This is not a post about a court-room thriller, even though the title may sound like one of Erle Stanley Gardner’s page turners. That doesn’t mean that the process of discovery of the real cause behind the serious hammering of the stock price of Crompton Greaves may not be an exciting one.
First, the facts. A less than stellar Q1 result due to significant reduction in the consumer business (mainly electrical appliances) was a shock. That was followed by the revelation that the erstwhile CEO had dumped his entire stock holdings of 180000 shares earlier in the month.
The former CEO took pains to explain that:
(a) he doesn’t like to invest in the stock market but had received the shares as part of his compensation some 11 years back; at that time he had resolved to sell the shares immediately after retirement
(b) he retired on June 1, 2011 and sold the shares within a month of retirement after following due process of informing SEBI and the stock exchanges.
Doubts remained in the minds of investors because of three reasons:
1. Insider selling of large quantity of shares is considered a warning sign
2. Though he retired on June 1, 2011 Mr Trehan is still associated with the company though he doesn’t draw a salary. That means, he had insider’s knowledge about the poor Q1 performance of the company
3. The timing of the sale seemed a bit fortuitous. What if the stock market was in a deeper correction? Would he have sold his shares at lower prices? Alternatively, if the market was in the midst of a strong bull run, would he have waited a little longer to sell at a higher price?
Only Mr Trehan can answer those questions. Bottom line is that a lot of small investors were shaken by the severity of the stock price crash. Since such a crash didn’t occur when the ex-CEO actually sold his shares three weeks back, fingers are being pointed towards a bear cartel that used the fact of the insider sale as an excuse to hammer down the stock price. A fit case for SEBI to look into.

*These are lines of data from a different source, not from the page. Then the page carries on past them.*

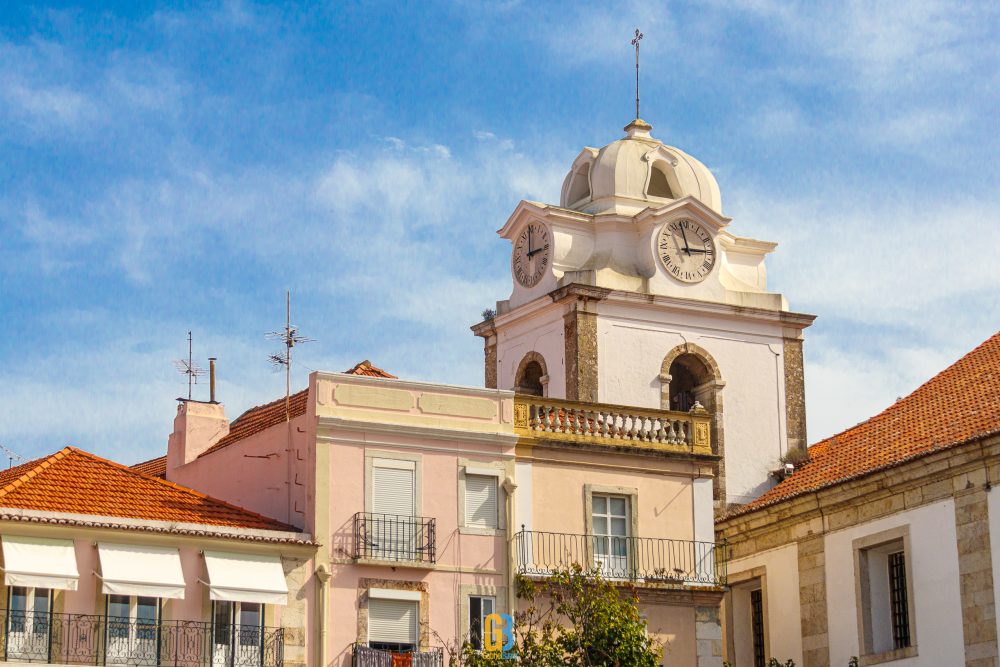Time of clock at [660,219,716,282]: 2:58
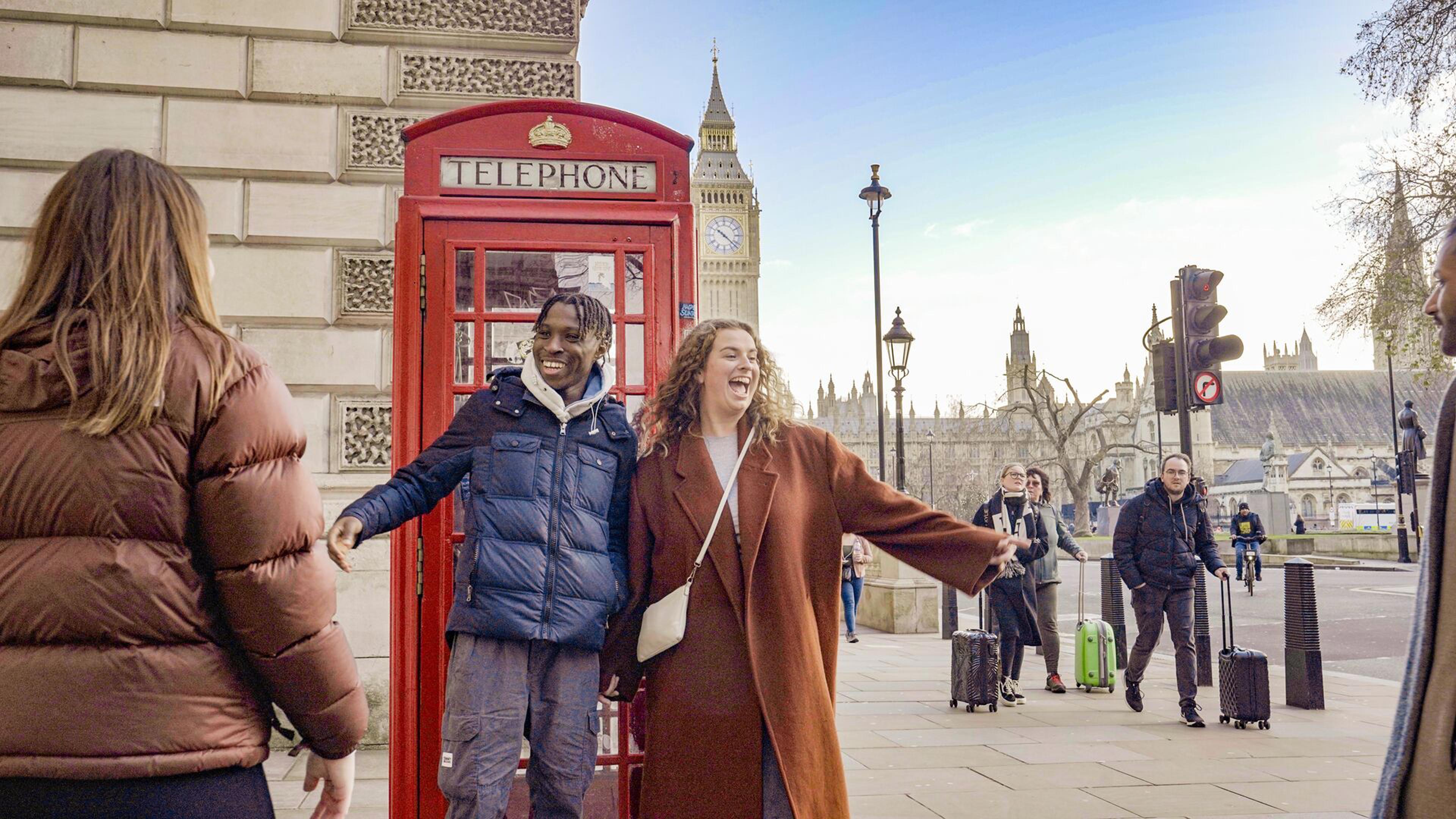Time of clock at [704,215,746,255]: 10:21
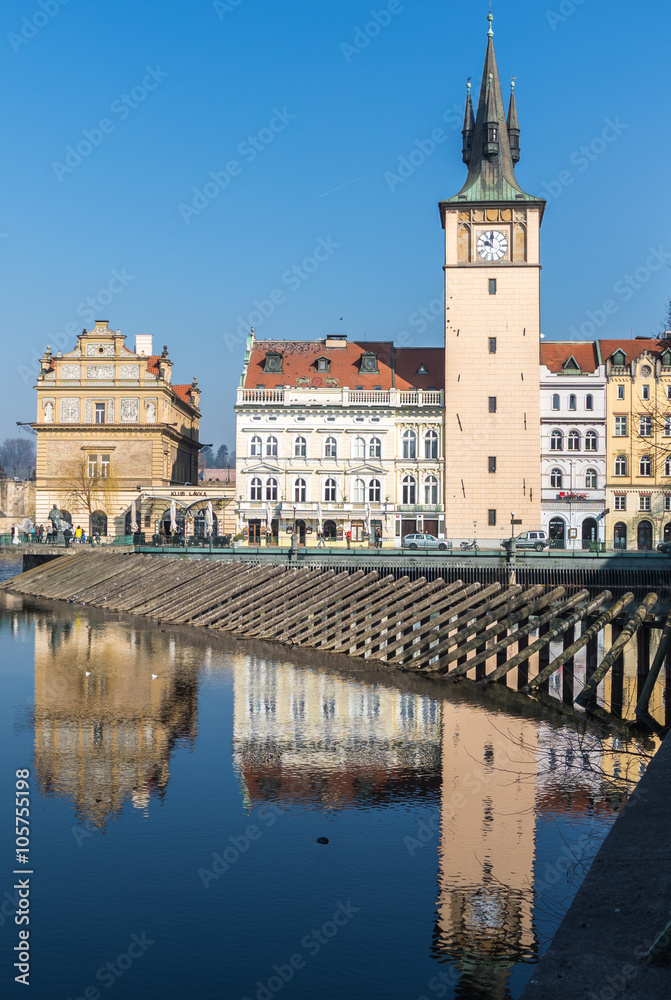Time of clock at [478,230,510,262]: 9:59
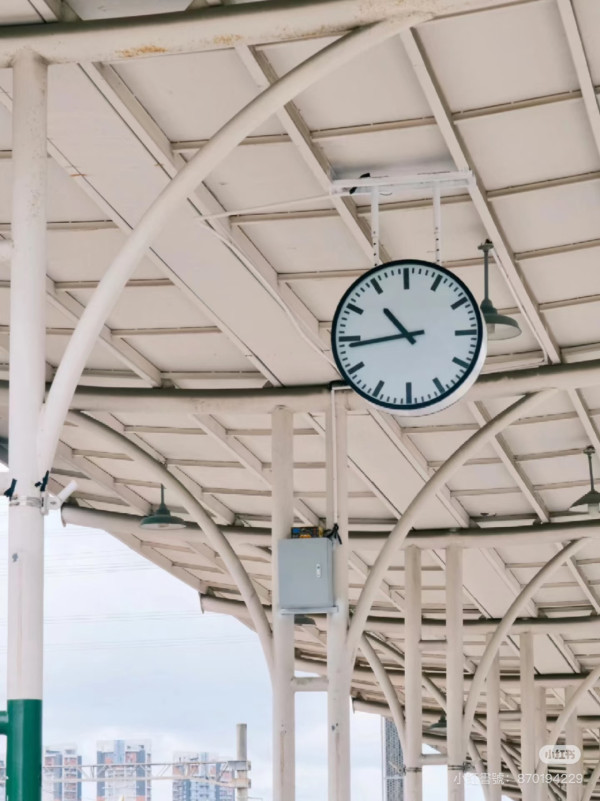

The Joint Managing Director of Havell’s – a competitor of Crompton in the consumer appliances space – does not believe that there is any cause of worry. Retail prices were hiked some time back due to increase in input costs. That may have led to consumers delaying their buying decisions. Another explanation is that distributors picked up more inventory in Q4 to avail of the then lower prices. That is why they lifted less inventory in Q1.
What should small investors do? On a TTM EPS of 10.61, the P/E at today’s closing price of 182.55 is 17.2. Not mouth-watering valuation by any means, but not hugely expensive either. If you are planning to enter, you may want to wait for Q2 results and then decide.
If you are holding the stock and are in profits, use the short-covering bounce up to book a part of it, and hold on to the rest. Remember the old stock market adage: When in doubt, stay out.